Acquired loss of cardiac vagal activity is associated with myocardial injury in patients undergoing non-cardiac surgery: prospective observational mechanistic cohort study.
Shaun M. May,
Laura Gallego Paredes,
Robert CM Stephens,
Gareth L. Ackland
Posted 30 Apr 2019
bioRxiv DOI: 10.1101/623165 (published DOI: 10.1016/j.bja.2019.08.003)
Posted 30 Apr 2019
Background: Myocardial injury is more frequent after non-cardiac surgery in patients with preoperative cardiac vagal dysfunction as quantified by delayed heart rate recovery after cessation of cardiopulmonary exercise testing. Here, we hypothesised that serial and dynamic measures of perioperative cardiac vagal activity should also be associated with myocardial injury after non-cardiac surgery.
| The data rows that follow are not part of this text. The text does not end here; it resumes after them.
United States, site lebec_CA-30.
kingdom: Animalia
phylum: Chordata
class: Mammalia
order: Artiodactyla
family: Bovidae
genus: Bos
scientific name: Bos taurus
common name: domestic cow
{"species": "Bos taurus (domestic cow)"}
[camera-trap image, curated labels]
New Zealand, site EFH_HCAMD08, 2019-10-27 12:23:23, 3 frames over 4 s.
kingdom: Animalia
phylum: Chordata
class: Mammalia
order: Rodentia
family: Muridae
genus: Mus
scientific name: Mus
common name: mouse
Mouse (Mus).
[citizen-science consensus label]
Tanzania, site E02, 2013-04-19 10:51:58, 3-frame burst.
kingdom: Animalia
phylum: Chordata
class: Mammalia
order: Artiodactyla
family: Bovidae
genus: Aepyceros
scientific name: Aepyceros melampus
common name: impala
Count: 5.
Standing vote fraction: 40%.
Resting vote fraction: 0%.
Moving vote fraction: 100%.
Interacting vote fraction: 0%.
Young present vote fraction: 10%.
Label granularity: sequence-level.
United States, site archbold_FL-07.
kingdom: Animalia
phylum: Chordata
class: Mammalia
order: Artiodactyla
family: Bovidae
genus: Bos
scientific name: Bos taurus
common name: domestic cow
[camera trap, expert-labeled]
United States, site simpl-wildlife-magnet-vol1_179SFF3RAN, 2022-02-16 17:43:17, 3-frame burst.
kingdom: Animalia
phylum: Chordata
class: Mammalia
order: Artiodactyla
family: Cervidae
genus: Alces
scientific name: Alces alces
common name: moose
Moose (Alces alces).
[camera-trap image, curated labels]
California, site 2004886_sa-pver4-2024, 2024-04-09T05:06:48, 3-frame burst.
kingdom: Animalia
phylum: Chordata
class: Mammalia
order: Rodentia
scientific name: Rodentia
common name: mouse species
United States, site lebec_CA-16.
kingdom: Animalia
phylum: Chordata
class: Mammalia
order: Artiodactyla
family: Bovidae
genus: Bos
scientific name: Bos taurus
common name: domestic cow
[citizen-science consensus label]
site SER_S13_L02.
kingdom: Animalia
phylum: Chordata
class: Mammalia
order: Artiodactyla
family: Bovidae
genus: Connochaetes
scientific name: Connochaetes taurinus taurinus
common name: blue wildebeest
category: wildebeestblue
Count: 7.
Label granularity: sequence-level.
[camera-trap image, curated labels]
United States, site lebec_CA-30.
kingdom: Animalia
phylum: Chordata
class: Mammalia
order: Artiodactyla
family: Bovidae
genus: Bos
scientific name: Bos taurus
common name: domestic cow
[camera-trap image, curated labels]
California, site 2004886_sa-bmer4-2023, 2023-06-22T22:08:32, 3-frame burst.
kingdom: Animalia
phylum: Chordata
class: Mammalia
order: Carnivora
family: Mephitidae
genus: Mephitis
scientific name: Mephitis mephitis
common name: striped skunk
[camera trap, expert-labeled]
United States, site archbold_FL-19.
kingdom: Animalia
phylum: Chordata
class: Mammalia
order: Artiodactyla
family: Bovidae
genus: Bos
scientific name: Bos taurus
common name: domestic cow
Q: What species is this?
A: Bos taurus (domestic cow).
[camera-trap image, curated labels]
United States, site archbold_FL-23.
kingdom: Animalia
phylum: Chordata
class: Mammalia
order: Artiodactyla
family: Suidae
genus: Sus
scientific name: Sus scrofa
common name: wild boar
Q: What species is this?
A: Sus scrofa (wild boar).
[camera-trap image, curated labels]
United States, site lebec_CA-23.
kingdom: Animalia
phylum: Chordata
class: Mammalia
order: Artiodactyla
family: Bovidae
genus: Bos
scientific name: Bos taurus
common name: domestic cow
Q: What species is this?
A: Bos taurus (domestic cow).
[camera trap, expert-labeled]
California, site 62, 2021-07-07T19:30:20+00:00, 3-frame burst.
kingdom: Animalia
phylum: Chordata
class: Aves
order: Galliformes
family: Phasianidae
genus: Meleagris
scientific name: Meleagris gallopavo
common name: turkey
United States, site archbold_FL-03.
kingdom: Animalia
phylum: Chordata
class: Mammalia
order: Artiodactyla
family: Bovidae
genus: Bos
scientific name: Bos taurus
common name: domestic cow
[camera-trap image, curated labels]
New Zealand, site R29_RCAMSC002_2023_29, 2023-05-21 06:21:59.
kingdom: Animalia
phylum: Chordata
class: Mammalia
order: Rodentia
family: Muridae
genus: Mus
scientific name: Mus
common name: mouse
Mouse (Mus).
Methods: Serial measures in cardiac vagal activity were quantified preoperatively and daily using heart rate variability and a standardised orthostatic challenge in patients undergoing elective non-cardiac surgery. The primary outcome was myocardial injury (high-sensitivity troponin (hsTnT) ≥15ng.L-1) within 48h of surgery. Clinicians, patients and investigators were blinded to hsTnT. The exposure of interest was cardiac vagal activity (high-frequency power spectral analysis [HFlog]) and heart rate recovery after a standardised orthostatic challenge. Results: hsTnT≥15ng.L-1 occurred in 48/189 [25%] patients, of whom 41/48 [85%] had a revised cardiac risk index score <2. Patients with a post surgery troponin HsTnT ≥15ng.L-1 were associated with an early loss (within 24h) of cardiac vagal activity (HFLog) post surgery compared to day of surgery (4.19 [95%CI:3.62-4.75] vs 5.22 [95%CI:4.64-5.81]; p<0.001). Heart rate recovery after a standardised orthostatic challenge after surgery was slower in patients with hsTnT≥15ng.L-1 (5 beats minute-1 (95% CI: 3 -7), compared to heart rate recovery in patients who remained free of myocardial injury (10 beats minute-1 (95%CI:7 to 12]; p = 0.02). Conclusions: Real-time, serial heart rate measures indicating loss of cardiac vagal activity are associated with perioperative myocardial injury in lower-risk patients undergoing non-cardiac surgery.